Task to complete
Each entry below is to be transcribed exactly.

--- Start of Data supplied ---

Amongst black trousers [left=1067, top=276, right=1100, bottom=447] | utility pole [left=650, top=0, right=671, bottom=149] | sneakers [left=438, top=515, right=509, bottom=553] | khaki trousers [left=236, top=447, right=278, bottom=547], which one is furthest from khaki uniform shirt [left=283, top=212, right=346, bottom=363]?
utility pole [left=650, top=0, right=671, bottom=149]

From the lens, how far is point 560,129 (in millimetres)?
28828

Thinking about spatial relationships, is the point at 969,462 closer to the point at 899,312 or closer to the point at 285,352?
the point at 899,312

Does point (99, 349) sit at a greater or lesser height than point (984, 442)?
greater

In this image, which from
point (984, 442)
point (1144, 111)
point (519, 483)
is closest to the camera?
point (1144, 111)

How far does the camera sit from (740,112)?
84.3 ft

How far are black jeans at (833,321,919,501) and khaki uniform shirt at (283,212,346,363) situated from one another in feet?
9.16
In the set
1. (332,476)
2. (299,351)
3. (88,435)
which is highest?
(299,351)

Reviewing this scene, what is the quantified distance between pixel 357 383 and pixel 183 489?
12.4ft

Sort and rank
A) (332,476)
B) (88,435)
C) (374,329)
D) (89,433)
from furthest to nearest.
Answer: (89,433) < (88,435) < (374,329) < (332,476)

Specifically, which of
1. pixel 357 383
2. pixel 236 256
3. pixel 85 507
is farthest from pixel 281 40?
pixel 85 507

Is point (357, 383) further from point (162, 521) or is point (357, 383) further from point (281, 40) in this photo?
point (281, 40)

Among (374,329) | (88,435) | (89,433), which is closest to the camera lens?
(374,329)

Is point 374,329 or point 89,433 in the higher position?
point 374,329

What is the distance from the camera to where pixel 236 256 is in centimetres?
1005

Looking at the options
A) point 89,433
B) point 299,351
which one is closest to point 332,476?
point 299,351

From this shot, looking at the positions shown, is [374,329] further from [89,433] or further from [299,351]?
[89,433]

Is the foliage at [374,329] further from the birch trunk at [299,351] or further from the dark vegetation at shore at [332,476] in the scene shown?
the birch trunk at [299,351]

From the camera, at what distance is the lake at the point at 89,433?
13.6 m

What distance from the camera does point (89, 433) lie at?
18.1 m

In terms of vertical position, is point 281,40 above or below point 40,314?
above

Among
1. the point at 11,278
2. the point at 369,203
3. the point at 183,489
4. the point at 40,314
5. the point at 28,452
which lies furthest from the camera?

--- End of Data supplied ---

Correct output
Amongst black trousers [left=1067, top=276, right=1100, bottom=447] | utility pole [left=650, top=0, right=671, bottom=149] | sneakers [left=438, top=515, right=509, bottom=553] | khaki trousers [left=236, top=447, right=278, bottom=547], which one is furthest from khaki uniform shirt [left=283, top=212, right=346, bottom=363]?
utility pole [left=650, top=0, right=671, bottom=149]

From the lens, how far is point 560,129 (in millimetres)?
28828

Thinking about spatial relationships, is the point at 969,462 closer to the point at 899,312 or closer to the point at 285,352?
the point at 899,312

Does point (99, 349) sit at a greater or lesser height than point (984, 442)?
greater

In this image, which from
point (984, 442)
point (1144, 111)
point (519, 483)
is closest to the camera?
point (1144, 111)

How far does the camera sit from (740,112)?
84.3 ft

How far are black jeans at (833,321,919,501) and khaki uniform shirt at (283,212,346,363) situated from one another in feet?
9.16
In the set
1. (332,476)
2. (299,351)
3. (88,435)
which is highest?
(299,351)

Reviewing this scene, what is the quantified distance between pixel 357 383 and pixel 183 489?
12.4ft

Sort and rank
A) (332,476)
B) (88,435)
C) (374,329)
D) (89,433)
from furthest to nearest.
Answer: (89,433) < (88,435) < (374,329) < (332,476)

Specifically, which of
1. pixel 357 383
2. pixel 236 256
3. pixel 85 507
is farthest from pixel 281 40?
pixel 85 507

Is point (357, 383) further from point (162, 521) or is point (357, 383) further from point (281, 40) in this photo?
point (281, 40)

Among (374,329) | (88,435) | (89,433), which is closest to the camera lens?
(374,329)

Is point 374,329 or point 89,433 in the higher position?
point 374,329

What is the distance from the camera to where pixel 236 256 is in centimetres?
1005

Looking at the options
A) point 89,433
B) point 299,351
which one is closest to point 332,476?
point 299,351

From this shot, looking at the positions shown, is [374,329] further from [89,433] or further from [299,351]?
[89,433]

Is the foliage at [374,329] further from the birch trunk at [299,351] or further from the dark vegetation at shore at [332,476] in the scene shown?
the birch trunk at [299,351]

From the camera, at what distance is the lake at the point at 89,433?
13.6 m

What distance from the camera does point (89, 433) lie at?
18.1 m

In terms of vertical position, is point 281,40 above or below point 40,314?
above

Among
1. the point at 11,278
2. the point at 369,203
3. the point at 183,489
4. the point at 40,314
5. the point at 28,452
which lies furthest from the camera?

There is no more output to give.